Художник Николай Бессонов и актриса театра «Ромэн» Валерия Янышева страстно увлечены полевым изучением цыганской истории. Они опрашивают и записывают воспоминания цыган, заставших кочевье или войну. По мотивам некоторых из воспоминаний, о том, почему в таборах некоторые девочки ходили в кандалах, Николай, Валерия и ещё одна актриса, Нана Муштакова, сняли фотосессию-реконструкцию.
Нана сыграла девушку в кандалах, Валерия – её тётку, а Николай выступил в роли фотографа и художника. Кроме того, Валерия впервые приводит у себя в блоге полную версию статьи Николая Бессонова «Оковы на таборных девушках» со своими пояснениями. В комментариях Валерия отмечает, что, увы, прежде практика родителей препятствовать выбору дочерей была распространена, не только в цыганских, но и в русских семьях, и надеется, что такое отношение к девушкам вскоре останется в прошлом.

====================

ЗАДАНИЕ 1 => Назовите всех людей, упомянутых по имени в тексте о цыганской истории.
ЗАДАНИЕ 2 => Пожалуйста, переведите на английский язык предложение из текста о цыганской истории: «Нана сыграла девушку в кандалах, Валерия – её тётку, а Николай выступил в роли фотографа и художника.»
ЗАДАНИЕ 3 => Воспроизведите часть текста о цыганской истории между словами "Художник Николай Бессонов" и "останется в прошлом.", включая их самих.
Записи здесь никакой роли не играют.

(Сохранённые записи из коллекции)
====================

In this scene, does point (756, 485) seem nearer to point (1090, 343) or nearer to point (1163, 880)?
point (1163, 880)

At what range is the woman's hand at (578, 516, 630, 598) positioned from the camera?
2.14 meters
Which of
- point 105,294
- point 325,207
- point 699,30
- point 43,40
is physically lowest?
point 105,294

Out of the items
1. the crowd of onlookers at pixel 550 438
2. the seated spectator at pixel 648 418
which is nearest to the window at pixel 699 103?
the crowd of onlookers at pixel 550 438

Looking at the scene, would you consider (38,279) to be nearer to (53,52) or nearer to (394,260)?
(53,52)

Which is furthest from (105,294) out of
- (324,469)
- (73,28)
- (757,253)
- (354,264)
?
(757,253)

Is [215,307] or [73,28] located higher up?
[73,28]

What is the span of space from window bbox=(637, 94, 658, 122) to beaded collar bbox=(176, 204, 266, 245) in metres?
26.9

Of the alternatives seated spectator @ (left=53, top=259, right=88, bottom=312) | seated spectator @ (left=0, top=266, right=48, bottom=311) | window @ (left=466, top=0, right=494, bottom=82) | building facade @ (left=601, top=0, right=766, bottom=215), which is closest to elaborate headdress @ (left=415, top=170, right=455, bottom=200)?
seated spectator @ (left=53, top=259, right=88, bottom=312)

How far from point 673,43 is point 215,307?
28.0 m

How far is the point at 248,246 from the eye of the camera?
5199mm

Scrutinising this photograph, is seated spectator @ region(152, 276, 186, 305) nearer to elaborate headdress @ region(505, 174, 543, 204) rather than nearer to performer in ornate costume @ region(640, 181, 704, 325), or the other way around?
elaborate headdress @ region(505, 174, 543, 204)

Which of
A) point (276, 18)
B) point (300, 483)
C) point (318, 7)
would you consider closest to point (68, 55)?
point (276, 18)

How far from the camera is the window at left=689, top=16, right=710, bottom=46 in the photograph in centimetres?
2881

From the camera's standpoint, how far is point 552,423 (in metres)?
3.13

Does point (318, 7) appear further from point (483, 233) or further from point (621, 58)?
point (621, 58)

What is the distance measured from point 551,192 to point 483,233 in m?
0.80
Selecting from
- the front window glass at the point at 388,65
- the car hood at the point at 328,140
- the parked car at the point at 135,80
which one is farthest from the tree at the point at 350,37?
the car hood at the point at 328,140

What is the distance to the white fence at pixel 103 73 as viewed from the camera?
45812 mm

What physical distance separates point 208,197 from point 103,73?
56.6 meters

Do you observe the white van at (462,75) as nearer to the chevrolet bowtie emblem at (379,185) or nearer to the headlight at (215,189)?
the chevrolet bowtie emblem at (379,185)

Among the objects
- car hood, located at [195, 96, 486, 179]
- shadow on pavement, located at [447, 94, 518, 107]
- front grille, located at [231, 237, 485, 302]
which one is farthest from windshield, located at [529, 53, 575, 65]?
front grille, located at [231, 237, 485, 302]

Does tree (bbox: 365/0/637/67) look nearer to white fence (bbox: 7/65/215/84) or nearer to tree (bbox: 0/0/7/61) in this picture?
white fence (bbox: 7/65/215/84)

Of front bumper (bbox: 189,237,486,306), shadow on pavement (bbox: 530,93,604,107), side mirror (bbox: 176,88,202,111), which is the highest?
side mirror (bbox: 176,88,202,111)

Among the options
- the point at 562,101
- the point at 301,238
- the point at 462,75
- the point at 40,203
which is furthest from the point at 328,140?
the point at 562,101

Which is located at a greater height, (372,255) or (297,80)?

====================

ОЖИДАЕМЫЙ ОТВЕТ 1 => Николай Бессонов, Валерия Янышева, Нана Муштакова

ОЖИДАЕМЫЙ ОТВЕТ 2 => Nana played the girl in shackles, Valeria played her aunt, and Nikolai acted as photographer and artist.

ОЖИДАЕМЫЙ ОТВЕТ 3 =>
Художник Николай Бессонов и актриса театра «Ромэн» Валерия Янышева страстно увлечены полевым изучением цыганской истории. Они опрашивают и записывают воспоминания цыган, заставших кочевье или войну. По мотивам некоторых из воспоминаний, о том, почему в таборах некоторые девочки ходили в кандалах, Николай, Валерия и ещё одна актриса, Нана Муштакова, сняли фотосессию-реконструкцию.
Нана сыграла девушку в кандалах, Валерия – её тётку, а Николай выступил в роли фотографа и художника. Кроме того, Валерия впервые приводит у себя в блоге полную версию статьи Николая Бессонова «Оковы на таборных девушках» со своими пояснениями. В комментариях Валерия отмечает, что, увы, прежде практика родителей препятствовать выбору дочерей была распространена, не только в цыганских, но и в русских семьях, и надеется, что такое отношение к девушкам вскоре останется в прошлом.